I love Bianchi bicycles and have done so since being a kid 20 years ago. They have a long and storied history, with the signature celeste color and many victories.

But their use of cheesy acronyms sure does cheapen the brand now in my opinion. 

Let's see what we've got....

C2C - coast to coast
B4P - born for performance
K-Vid - Kevlar something or other.....
BAT - Bianchi Active Technology
UTSS - ultra thin seat stays
WMP - wrinkless molding process
X-Tex
T-cube - tube to tube construction
CNT - carbon nano-tech

some of these I can understand, such as the model lines. But making a cheesy acronym for every manufacturing process makes Bianchi look like a low level upstart in the bicycle manufacturing arena, instead of the stalwart they really are 

Discuss.....


----------



## kbwh (May 28, 2010)

I have a 2010 Bianchi *C2C* Infinito with *K-Vid*, *BAT* and *CNT*.
The Campagnolo Super Record group on it has* Ultra-Shift*, *Ultra-Torque*, *X.P.S.S*, *CULT*, and *Ergopower*.

A perfect match.


----------



## jmitro (Jun 29, 2011)

LOL, perfect.


----------



## spade2you (May 12, 2009)

Could be worse, they could just be numbers, like 2.1 or something.


----------



## BunnV (Sep 7, 2005)

How about the Bianchi P.U.S.S.? :blush2:


----------



## bkwitche (Jun 4, 2011)

BunnV said:


> How about the Bianchi P.U.S.S.? :blush2:


They make a Purple Urban Single Speed?

Damn hipsters.


----------



## LostViking (Jul 18, 2008)

I see your point, but there are other ways to look at that.

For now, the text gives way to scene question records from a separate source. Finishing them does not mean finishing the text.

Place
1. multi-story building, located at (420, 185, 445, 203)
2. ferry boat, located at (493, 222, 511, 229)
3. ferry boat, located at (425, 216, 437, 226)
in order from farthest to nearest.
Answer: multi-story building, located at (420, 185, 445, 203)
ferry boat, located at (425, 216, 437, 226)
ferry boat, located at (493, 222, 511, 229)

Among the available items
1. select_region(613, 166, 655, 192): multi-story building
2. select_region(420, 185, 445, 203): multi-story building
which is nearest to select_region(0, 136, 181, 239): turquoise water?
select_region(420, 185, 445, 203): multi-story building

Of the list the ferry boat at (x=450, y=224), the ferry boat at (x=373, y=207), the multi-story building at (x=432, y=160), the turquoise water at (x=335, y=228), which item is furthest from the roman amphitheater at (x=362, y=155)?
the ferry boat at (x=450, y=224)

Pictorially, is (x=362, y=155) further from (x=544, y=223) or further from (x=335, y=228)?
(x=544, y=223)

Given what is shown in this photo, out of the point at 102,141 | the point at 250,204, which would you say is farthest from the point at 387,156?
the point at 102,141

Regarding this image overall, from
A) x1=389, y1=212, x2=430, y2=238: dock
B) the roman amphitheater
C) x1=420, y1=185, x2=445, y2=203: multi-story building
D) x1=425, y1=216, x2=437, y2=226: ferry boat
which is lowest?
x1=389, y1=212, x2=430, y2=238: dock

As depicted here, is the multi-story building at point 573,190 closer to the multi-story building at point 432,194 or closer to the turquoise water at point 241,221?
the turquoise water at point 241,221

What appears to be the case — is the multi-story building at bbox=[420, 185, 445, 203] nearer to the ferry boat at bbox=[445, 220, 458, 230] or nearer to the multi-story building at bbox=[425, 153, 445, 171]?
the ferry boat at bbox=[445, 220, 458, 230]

First, some of these processes are actually very impressive and Bianchi would be foolish not to capitalise on this. As an old stalwart, it would be easy for them to be thought of as an old stoggy bike maker - "Oh yeah, they made great frames back in the day, right?" - while other companies are bragging about their new innovations.

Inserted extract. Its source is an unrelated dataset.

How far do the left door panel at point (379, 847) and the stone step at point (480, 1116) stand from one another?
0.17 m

Second, and let's admit it, we the consumers are impressed by the gee-whiz factor and love acrnoyms we can throw around (tech jargon) over a Latte at Starbucks for exsampla! 

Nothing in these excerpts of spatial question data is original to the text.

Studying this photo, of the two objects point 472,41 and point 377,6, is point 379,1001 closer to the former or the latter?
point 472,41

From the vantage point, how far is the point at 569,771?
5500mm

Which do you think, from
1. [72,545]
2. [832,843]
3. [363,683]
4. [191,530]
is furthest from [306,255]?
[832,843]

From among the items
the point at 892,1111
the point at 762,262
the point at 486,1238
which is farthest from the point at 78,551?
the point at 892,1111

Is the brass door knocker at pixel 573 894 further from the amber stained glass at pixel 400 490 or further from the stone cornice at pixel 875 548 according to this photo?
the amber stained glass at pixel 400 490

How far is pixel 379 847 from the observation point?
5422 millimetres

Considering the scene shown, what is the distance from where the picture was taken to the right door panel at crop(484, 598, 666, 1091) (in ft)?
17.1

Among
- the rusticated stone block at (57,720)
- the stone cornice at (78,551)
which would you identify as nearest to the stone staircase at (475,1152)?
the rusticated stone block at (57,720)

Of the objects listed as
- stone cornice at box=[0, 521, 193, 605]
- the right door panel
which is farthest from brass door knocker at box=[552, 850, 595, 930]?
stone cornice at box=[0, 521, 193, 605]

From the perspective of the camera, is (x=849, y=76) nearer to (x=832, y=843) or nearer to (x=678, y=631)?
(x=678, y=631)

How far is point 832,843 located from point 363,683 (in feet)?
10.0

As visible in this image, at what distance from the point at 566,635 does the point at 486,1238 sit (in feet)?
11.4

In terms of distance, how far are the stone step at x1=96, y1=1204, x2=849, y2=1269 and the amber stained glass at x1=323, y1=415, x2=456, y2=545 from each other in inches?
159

Third, I strongly agree with your point in connection with Bianchi's MTBs (oops, mountain bikes) - out of control. They should drop those acronyms and just name them after Italian mountains or something else more logical.


----------



## jmitro (Jun 29, 2011)

agree with above.
my initial post was mostly tongue-in-cheek.  I really don't care for the acronyms but really don't care that Bianchi uses them either. It just seems kinda cheesy since all the major bicycle manufacturers have very good composite technology; I don't see Bianchi as any better than anyone else other than the cool celeste and their race history.

I still love my 928SL. Light, stiff, rides well. Looks cool.


----------